Tang Qiefang apporta le porridge et demanda : « Que s'est-il passé hier ? »
Tang Congrong esquissa un sourire : « Ce n'est rien. »
« Je t'attendais en ville, et j'ai vu tous les chefs de secte descendre de la montagne, mais tu es le seul que je n'ai pas vu. » Tang Qiefang s'assit près du lit. « Quelles questions as-tu posées ? »
Tang Congrong ne répondit pas, mais demanda : « Comment m'avez-vous trouvé ? »
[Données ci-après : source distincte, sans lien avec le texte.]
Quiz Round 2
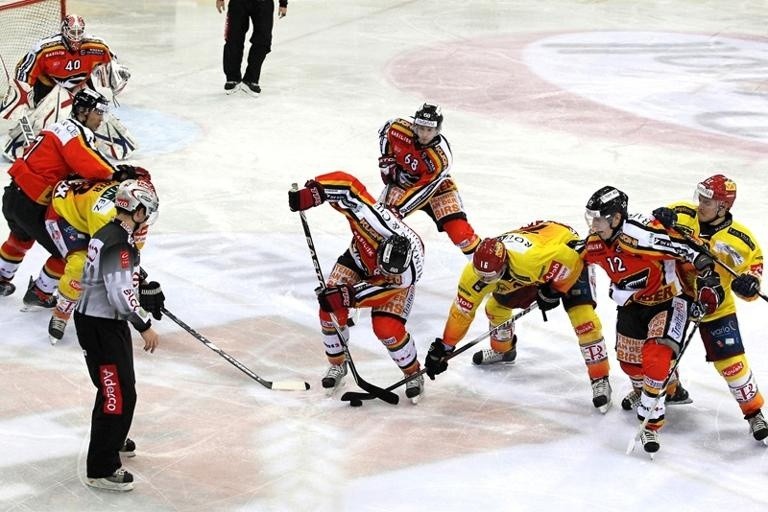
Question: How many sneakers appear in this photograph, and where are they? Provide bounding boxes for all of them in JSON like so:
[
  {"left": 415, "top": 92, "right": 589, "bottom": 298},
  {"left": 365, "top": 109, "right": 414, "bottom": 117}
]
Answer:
[
  {"left": 321, "top": 361, "right": 348, "bottom": 388},
  {"left": 224, "top": 81, "right": 261, "bottom": 93},
  {"left": 591, "top": 375, "right": 689, "bottom": 453},
  {"left": 87, "top": 468, "right": 134, "bottom": 482},
  {"left": 405, "top": 363, "right": 425, "bottom": 398},
  {"left": 0, "top": 274, "right": 16, "bottom": 296},
  {"left": 48, "top": 314, "right": 67, "bottom": 340},
  {"left": 744, "top": 409, "right": 768, "bottom": 441},
  {"left": 119, "top": 437, "right": 136, "bottom": 452}
]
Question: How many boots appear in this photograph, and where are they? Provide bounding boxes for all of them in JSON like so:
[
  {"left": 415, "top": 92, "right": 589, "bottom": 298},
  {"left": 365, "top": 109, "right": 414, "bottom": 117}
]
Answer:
[
  {"left": 472, "top": 334, "right": 518, "bottom": 365},
  {"left": 23, "top": 275, "right": 57, "bottom": 309}
]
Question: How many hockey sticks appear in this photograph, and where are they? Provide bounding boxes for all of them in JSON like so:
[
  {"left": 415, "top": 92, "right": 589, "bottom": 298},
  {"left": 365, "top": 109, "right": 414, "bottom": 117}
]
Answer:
[
  {"left": 292, "top": 183, "right": 399, "bottom": 404},
  {"left": 626, "top": 303, "right": 709, "bottom": 455},
  {"left": 341, "top": 304, "right": 539, "bottom": 401},
  {"left": 161, "top": 308, "right": 310, "bottom": 392},
  {"left": 347, "top": 307, "right": 360, "bottom": 327}
]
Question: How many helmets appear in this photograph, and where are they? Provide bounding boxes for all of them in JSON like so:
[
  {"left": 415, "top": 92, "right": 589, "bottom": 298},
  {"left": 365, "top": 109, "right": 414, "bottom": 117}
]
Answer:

« J’ai un nouveau médicament appelé «
À la recherche du parfum
». Si deux personnes prennent une pilule en même temps, je pourrai sentir votre parfum et vous retrouver où que j’aille. »
Tang Congrong sourit calmement et dit : « Je ne sais même pas quand je l'ai mangé. »
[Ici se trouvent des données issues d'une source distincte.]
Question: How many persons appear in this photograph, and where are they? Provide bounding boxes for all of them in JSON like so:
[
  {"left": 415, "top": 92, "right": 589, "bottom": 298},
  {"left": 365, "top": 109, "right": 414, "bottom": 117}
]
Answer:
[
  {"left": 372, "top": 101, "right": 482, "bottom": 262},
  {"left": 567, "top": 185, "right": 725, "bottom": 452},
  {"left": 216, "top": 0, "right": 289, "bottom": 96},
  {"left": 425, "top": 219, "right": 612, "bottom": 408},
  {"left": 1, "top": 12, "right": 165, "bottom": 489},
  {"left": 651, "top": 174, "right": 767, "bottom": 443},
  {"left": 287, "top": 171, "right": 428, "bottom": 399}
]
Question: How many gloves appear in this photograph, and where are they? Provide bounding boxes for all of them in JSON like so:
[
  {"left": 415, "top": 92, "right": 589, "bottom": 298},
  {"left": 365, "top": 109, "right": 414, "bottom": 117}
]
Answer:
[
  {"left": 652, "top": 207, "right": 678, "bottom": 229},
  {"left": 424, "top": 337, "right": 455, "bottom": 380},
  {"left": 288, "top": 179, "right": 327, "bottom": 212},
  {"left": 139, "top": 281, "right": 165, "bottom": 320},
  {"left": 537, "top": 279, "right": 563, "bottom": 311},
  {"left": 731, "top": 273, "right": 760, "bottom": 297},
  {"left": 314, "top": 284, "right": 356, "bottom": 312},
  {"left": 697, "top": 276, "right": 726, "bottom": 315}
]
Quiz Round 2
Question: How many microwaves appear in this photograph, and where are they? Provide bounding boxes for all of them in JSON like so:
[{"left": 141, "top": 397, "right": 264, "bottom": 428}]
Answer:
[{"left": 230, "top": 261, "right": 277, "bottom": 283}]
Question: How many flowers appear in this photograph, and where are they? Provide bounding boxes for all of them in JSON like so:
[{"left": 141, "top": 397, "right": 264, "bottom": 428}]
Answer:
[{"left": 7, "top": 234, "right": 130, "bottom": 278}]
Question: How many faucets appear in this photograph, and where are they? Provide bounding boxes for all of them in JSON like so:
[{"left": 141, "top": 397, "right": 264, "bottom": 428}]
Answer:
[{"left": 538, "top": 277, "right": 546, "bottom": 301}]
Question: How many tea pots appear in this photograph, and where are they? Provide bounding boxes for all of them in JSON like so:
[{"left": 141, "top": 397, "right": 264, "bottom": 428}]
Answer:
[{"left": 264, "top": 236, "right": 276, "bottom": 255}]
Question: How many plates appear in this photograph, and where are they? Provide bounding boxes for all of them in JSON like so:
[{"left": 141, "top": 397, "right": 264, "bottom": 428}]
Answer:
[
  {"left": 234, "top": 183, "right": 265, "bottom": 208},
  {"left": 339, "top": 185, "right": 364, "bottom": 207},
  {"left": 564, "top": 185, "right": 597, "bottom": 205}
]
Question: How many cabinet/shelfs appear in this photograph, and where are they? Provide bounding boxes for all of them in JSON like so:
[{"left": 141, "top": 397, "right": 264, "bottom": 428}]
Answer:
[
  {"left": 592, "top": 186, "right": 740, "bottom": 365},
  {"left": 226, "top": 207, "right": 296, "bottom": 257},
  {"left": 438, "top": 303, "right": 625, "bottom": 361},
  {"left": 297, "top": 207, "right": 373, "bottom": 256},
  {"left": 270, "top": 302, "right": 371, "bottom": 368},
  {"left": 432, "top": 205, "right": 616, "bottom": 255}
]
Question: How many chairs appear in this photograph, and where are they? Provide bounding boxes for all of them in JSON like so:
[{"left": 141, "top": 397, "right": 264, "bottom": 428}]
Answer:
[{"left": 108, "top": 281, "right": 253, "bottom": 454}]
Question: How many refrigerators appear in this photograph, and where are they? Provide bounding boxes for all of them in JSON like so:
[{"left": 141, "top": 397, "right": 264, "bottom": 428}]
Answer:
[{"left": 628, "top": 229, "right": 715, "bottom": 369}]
« Si Xunfang avait été là lors de ton agression, j'aurais pu te retrouver bien plus tôt. » Tang Qiefang le regarda en silence. « Tu as fini de poser des questions ? »
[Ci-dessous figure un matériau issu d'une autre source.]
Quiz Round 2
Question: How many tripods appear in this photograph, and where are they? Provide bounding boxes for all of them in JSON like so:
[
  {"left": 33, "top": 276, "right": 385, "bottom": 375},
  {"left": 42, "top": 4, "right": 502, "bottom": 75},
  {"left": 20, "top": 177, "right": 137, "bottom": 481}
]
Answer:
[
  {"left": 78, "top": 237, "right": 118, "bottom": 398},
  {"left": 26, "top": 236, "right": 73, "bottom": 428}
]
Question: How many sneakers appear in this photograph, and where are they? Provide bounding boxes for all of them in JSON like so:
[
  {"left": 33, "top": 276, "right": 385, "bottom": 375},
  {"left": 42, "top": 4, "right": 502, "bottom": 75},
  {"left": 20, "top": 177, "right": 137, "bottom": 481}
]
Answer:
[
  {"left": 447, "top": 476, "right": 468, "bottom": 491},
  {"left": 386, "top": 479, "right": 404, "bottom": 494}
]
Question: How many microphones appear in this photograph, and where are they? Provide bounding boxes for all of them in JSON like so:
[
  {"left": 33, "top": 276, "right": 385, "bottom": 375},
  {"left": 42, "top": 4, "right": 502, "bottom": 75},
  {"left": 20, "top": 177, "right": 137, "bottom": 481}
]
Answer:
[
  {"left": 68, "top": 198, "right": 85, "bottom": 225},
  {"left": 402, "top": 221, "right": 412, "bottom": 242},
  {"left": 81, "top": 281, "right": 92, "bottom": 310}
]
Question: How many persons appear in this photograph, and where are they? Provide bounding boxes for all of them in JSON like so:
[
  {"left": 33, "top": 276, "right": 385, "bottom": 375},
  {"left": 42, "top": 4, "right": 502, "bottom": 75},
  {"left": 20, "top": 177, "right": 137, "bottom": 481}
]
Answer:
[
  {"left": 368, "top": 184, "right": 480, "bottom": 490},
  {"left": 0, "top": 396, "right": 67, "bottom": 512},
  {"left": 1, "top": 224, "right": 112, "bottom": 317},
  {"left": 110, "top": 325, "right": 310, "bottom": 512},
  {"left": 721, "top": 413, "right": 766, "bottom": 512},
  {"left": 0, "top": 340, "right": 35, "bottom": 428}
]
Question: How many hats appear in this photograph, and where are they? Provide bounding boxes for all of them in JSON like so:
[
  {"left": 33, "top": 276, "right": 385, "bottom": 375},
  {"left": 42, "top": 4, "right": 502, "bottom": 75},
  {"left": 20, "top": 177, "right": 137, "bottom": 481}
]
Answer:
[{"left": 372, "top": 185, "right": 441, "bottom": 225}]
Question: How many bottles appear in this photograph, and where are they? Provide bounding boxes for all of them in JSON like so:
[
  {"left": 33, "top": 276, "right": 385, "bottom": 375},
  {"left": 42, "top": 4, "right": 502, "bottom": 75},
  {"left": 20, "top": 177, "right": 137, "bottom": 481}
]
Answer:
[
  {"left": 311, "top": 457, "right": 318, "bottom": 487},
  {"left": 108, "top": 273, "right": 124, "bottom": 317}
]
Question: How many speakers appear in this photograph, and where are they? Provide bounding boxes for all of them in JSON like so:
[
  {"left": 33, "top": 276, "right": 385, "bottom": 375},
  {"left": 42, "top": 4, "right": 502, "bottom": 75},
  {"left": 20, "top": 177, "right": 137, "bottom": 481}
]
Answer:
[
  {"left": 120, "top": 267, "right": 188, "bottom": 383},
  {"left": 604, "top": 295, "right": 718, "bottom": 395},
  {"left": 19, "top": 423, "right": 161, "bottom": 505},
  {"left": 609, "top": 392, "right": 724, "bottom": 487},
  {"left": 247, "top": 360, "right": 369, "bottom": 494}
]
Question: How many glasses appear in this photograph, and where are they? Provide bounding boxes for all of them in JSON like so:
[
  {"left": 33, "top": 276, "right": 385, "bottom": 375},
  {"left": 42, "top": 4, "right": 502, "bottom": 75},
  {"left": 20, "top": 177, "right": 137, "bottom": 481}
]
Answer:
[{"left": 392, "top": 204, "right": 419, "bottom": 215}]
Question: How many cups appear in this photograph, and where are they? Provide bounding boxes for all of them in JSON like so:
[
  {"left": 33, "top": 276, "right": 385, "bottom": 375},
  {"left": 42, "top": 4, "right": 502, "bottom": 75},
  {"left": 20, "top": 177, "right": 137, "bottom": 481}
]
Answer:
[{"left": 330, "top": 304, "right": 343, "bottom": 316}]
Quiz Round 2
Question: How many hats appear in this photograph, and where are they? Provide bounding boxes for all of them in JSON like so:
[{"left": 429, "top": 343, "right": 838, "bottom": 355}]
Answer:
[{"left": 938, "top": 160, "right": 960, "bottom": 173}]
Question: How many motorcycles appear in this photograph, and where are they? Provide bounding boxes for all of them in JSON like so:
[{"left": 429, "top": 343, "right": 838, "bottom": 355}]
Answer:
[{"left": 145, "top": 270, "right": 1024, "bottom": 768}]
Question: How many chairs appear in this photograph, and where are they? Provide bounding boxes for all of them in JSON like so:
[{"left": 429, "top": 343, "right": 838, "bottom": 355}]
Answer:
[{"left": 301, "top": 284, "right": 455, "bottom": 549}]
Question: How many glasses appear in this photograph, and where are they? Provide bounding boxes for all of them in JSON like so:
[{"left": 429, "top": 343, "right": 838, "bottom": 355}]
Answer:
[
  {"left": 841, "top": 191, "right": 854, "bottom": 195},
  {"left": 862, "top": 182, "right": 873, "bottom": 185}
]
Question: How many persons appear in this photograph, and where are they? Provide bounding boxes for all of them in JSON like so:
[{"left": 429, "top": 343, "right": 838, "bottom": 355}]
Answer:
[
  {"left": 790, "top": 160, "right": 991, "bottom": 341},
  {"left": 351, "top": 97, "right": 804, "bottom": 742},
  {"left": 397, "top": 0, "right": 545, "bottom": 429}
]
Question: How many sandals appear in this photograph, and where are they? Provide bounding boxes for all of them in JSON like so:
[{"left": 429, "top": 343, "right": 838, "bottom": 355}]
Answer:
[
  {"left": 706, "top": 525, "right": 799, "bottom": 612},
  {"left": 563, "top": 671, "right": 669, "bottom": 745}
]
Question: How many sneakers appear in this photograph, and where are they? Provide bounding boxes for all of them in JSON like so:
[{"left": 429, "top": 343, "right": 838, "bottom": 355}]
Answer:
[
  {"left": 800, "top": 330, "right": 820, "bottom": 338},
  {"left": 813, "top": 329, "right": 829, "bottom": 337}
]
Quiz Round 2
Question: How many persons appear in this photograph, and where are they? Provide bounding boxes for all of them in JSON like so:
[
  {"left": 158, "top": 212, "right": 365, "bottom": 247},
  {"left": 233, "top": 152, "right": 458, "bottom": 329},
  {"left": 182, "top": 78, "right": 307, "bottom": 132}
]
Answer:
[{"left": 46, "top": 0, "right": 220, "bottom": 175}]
Tang Congrong se retourna, le visage tourné vers l'intérieur.
« Si tu ne veux pas parler, tu n'es pas obligé. Prends juste un peu de porridge. Si tu as besoin de quoi que ce soit, appelle-moi. Je serai devant la porte. »
La porte se referma en grinçant et Tang Qiefang sortit.
Tang Congrong se retourna, et le changement d'attitude de Tang Qiefang le surprit encore plus que la réponse du lettré.
Son ton était si indifférent, et il semblait prendre les choses si légèrement… Autrefois, Tang Qiefang l’aurait saisi par le col et l’aurait plaqué près de son visage pour exiger des explications.
Cependant, Tang Qiefang n'a prononcé que quelques mots avant de s'éloigner.
S'agit-il de Tang Qiefang ?
Tang Congrong ne pouvait s'empêcher de se demander si cette Tang Qiefang n'était pas quelqu'un d'autre déguisé et infiltré dans son camp.
Tang Qiefang ne lui demanda pas de détails, ce qui le soulagea. Après avoir terminé son porridge, il quitta la ville et retourna au clan Tang.
Tang Qiefang devint de plus en plus silencieuse en chemin, ne disant presque plus un mot.
Chapitre 51
Bien que Tang Congrong trouvât son comportement étrange, elle craignait qu'il ne pose des questions sur le pavillon Yuewei, alors elle garda le silence.
De retour discrètement auprès du clan Tang, Tang Congrong écrivit aussitôt à Yang Luoxue, le priant de trouver au plus vite un moyen de dissiper la froideur qui pesait sur elle. Parallèlement, elle ordonna la suspension des travaux de la pharmacie.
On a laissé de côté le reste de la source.